====== Given passage

225 Cal. App. 3d 609

[No. E007055.

Fourth Dist., Div. Two.

Nov. 21, 1990.]

THOMAS L. APLANALP et al., Plaintiffs and Appellants, v. ANGELO FORTE et al., Defendants and Respondents.

*611Counsel

John L. Fort for Plaintiffs and Appellants.

Nord & de la Flor, Andrew R. de la Flor and Brian A. Pickard for Defendants and Respondents.

Opinion

DABNEY, J.

Plaintiffs and appellants, Thomas L. Aplanalp, Margie L. Aplanalp, Peter O. Pederson, and Betty L. Pederson, appeal from a judgment following the grant of a motion for summary judgment brought by defendants and respondents, Angelo Forte and Loretta Forte. In an earlier action, defendants obtained an order allowing equitable setoff of a money judgment defendants owed to plaintiffs against delinquent payments plaintiffs owed to defendants on a purchase money note and deed of trust. Defendants then conducted nonjudicial proceedings to foreclose on the note and deed of trust. Plaintiffs contend that the setoff and subsequent trustee’s sale violated the “one-action” and “collateral first” rules of Code of Civil *612Procedure section 7261 and the antideficiency rules of sections 580b and 580d, and summary judgment was therefore improper.

Facts

In December 1981 plaintiffs purchased a mobilehome park (the property) from defendants for $618,000. Plaintiffs made a down payment of $100,000 and gave defendants a promissory note secured by a deed of trust on the property (the note) for the balance of the purchase price.

============
====== Given data

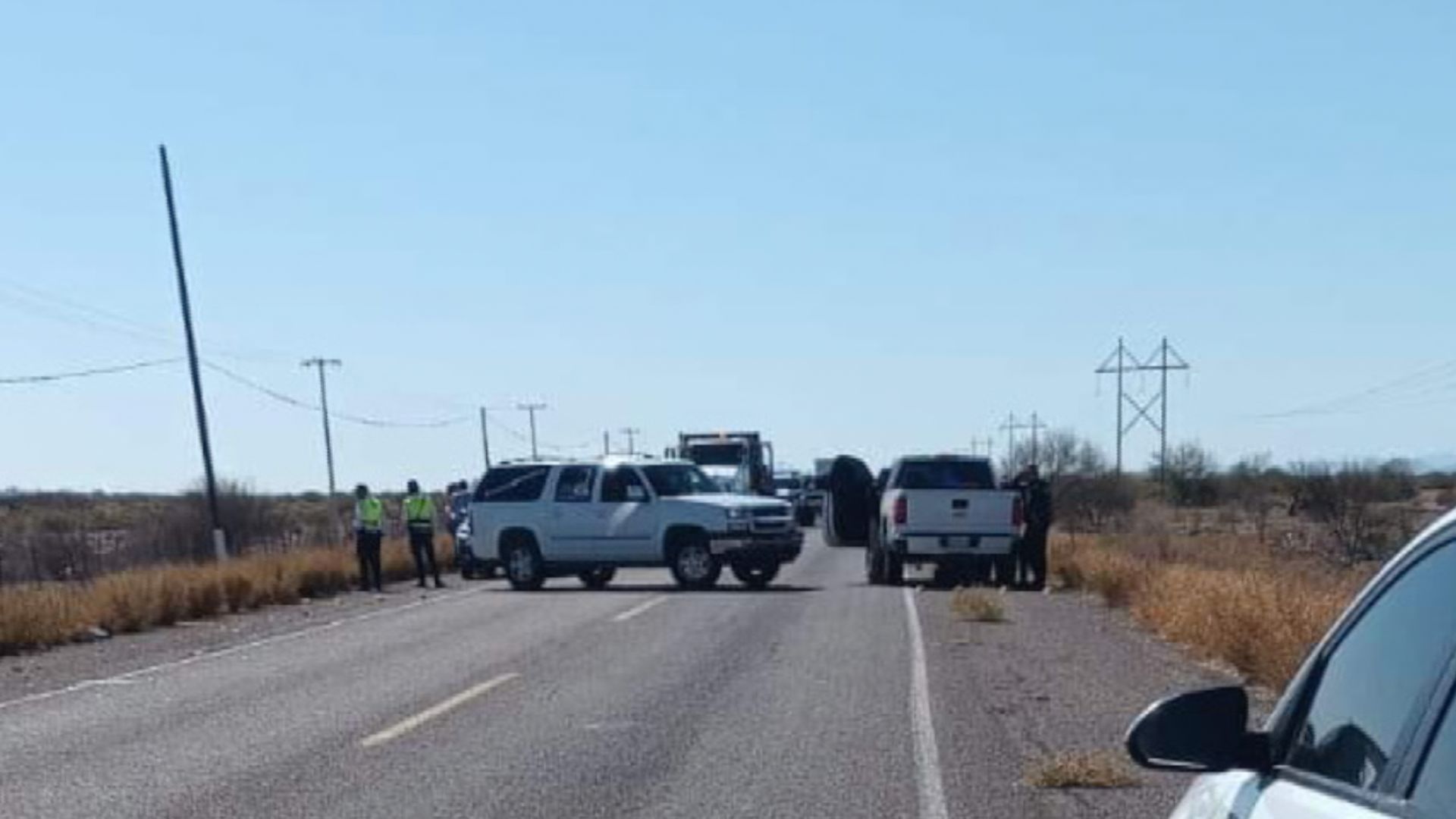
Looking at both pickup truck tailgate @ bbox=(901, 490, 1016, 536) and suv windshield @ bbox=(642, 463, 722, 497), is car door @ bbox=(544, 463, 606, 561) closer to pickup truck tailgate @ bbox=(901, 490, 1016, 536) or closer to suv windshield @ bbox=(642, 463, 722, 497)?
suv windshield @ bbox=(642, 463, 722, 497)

============
====== Given data

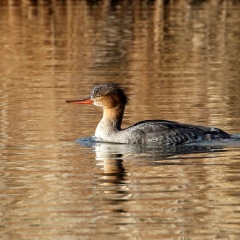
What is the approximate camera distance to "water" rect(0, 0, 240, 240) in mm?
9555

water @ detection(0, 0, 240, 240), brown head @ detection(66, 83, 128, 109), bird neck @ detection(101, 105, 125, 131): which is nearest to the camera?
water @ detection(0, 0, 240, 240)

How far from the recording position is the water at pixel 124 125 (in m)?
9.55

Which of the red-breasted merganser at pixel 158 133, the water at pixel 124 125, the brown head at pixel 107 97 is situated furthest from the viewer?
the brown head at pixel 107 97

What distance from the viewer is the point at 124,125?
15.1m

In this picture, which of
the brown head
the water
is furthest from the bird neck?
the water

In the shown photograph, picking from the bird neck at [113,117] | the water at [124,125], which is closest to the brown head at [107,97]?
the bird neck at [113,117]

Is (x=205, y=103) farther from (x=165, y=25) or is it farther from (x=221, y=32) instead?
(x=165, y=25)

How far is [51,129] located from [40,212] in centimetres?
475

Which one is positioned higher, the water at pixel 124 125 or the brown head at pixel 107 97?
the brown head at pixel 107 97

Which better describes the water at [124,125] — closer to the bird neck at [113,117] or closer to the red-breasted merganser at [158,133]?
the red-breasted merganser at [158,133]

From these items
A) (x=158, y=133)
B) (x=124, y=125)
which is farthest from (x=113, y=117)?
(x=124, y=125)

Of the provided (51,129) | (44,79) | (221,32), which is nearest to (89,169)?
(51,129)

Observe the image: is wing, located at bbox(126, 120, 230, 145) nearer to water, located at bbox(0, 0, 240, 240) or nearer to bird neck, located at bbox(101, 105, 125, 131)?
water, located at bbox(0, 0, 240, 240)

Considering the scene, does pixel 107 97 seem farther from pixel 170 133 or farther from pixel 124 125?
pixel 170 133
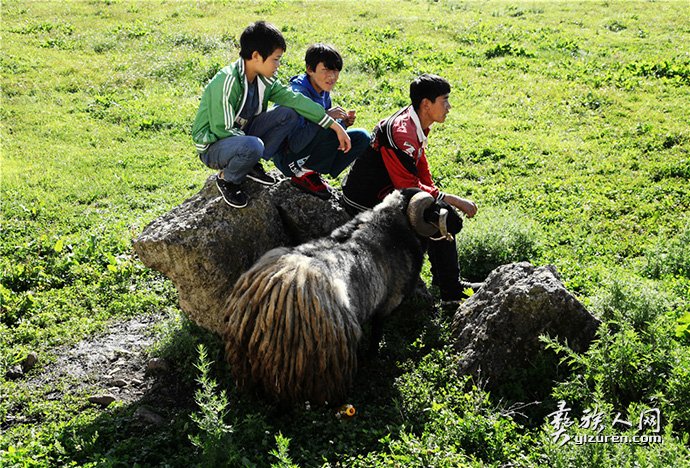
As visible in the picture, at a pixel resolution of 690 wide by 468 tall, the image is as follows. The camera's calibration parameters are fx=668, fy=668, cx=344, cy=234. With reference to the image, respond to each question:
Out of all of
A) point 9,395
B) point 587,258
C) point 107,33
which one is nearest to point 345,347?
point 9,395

============
====== Given data

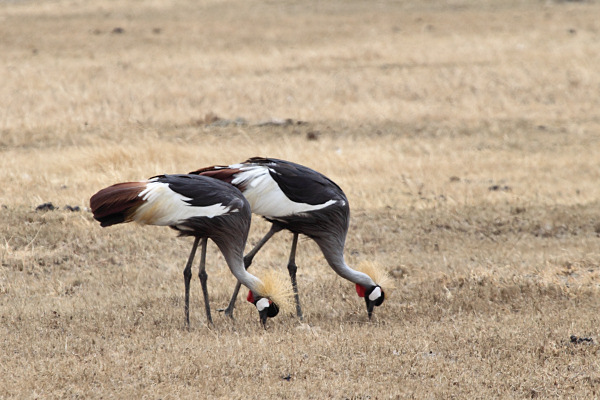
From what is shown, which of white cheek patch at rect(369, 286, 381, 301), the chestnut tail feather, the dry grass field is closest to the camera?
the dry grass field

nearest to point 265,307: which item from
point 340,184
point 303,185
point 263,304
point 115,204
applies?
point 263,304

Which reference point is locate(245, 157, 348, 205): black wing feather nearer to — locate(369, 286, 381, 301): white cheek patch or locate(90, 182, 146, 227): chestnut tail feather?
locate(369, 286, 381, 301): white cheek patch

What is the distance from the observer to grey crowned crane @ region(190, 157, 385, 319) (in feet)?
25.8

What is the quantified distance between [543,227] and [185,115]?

============

» **Parts of the exercise**:
1: Answer these questions about the court opinion:
(a) Who appeared as counsel for the plaintiffs and appellants?
(b) Which judge wrote the opinion?
(c) For what price did the plaintiffs buy the mobilehome park from the defendants?
2: Display each line of the rows that contains the string "field".

» **Outputs**:
1:
(a) John L. Fort
(b) Dabney, J.
(c) $618,000

2:
From what is shown, which of white cheek patch at rect(369, 286, 381, 301), the chestnut tail feather, the dry grass field is closest to the camera?
the dry grass field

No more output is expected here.